Samuel não percebeu o clima tenso entre os adultos.
O gesto de Filomena fez com que, em sua mente, fogos de artifício explodissem; ele sentiu uma felicidade radiante.
Ele pensou, todo orgulhoso: “A bela irmã me alimentou, isso significa que ela também gosta de mim, não é?”
Após o jantar, a família da casa antiga enviou alguém para buscar Samuel de volta.
No entanto, Samuel se recusou terminantemente a ir, abraçou o pé da mesa e chorou copiosamente, dizendo que queria morar com o pai.
Aquela cena de lágrimas comoveu profundamente todos os presentes.
Gilmar, de expressão fechada, não teve outra escolha senão permitir que Samuel ficasse.
Assim que os empregados da casa antiga foram embora, Samuel imediatamente voltou a ser uma criança animada e alegre.
Filomena testemunhou tudo. Se não fosse pelo fato de Samuel ter apenas três anos, ela teria suspeitado que ele estava fingindo.
Samuel olhou para Filomena, cheio de expectativa. “Senhorita, posso dormir com você?”
“Bem, isso você precisa perguntar ao seu pai.” Filomena olhou para Gilmar.
No mundo dos adultos, a ausência de uma resposta direta significava uma recusa.
Então, como se lembrasse de algo, ele zombou: “Samuel já me disse várias vezes que gosta de você. Você não vive pensando naquele seu bastardo? Agora que ganhou um filho de presente, não resolveu seu problema?”
Aquela criança era uma ferida que jamais cicatrizaria no coração de Filomena.
Ao ouvir Gilmar chamar seu filho de bastardo, o rosto de Filomena fechou-se completamente.
“Gilmar, se não sabe falar como gente, cale essa boca imunda.”
Dizendo isso, Filomena virou-se e subiu as escadas sem olhar para trás.
Gilmar apertou a palma da mão, percebendo que aquela criança ainda ocupava um espaço importante no coração dela.
Ele queria descobrir quem era o pai daquele bastardo, já que essa mulher se importava tanto.
Samuel vestia um pijama verde de dinossauro, mostrando apenas o rosto arredondado e branquinho.

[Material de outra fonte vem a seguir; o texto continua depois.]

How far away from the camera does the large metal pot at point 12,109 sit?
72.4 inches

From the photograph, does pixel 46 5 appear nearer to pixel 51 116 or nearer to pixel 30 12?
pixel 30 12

Ficou timidamente parado à porta do quarto de Filomena, com os dedinhos entrelaçados, olhando para ela com expectativa. “Senhorita, quer que eu te conte uma história? Eu sei contar muitas histórias, viu?”
Diante daquela cena adorável e comovente, Filomena suspirou internamente e abriu a porta. “Entre.”
A expressão de Samuel iluminou-se imediatamente, seus olhos brilhando como se estivessem cheios de estrelas.
Ele entrou no quarto de Filomena todo contente.
“Senhorita, qual história você quer ouvir? Eu sei contar a da Branca de Neve, da Chapeuzinho Vermelho, e também da Pequena Sereia…” Samuel sentou-se na cama e começou a contar nos dedos, girando seus olhos grandes e redondos enquanto tentava lembrar.
Filomena se divertiu com a fofura dele e sentiu seu humor melhorar bastante. “Então me conte a história da Branca de Neve.”
Filomena apagou a luz e abraçou o pequeno Samuel em seus braços.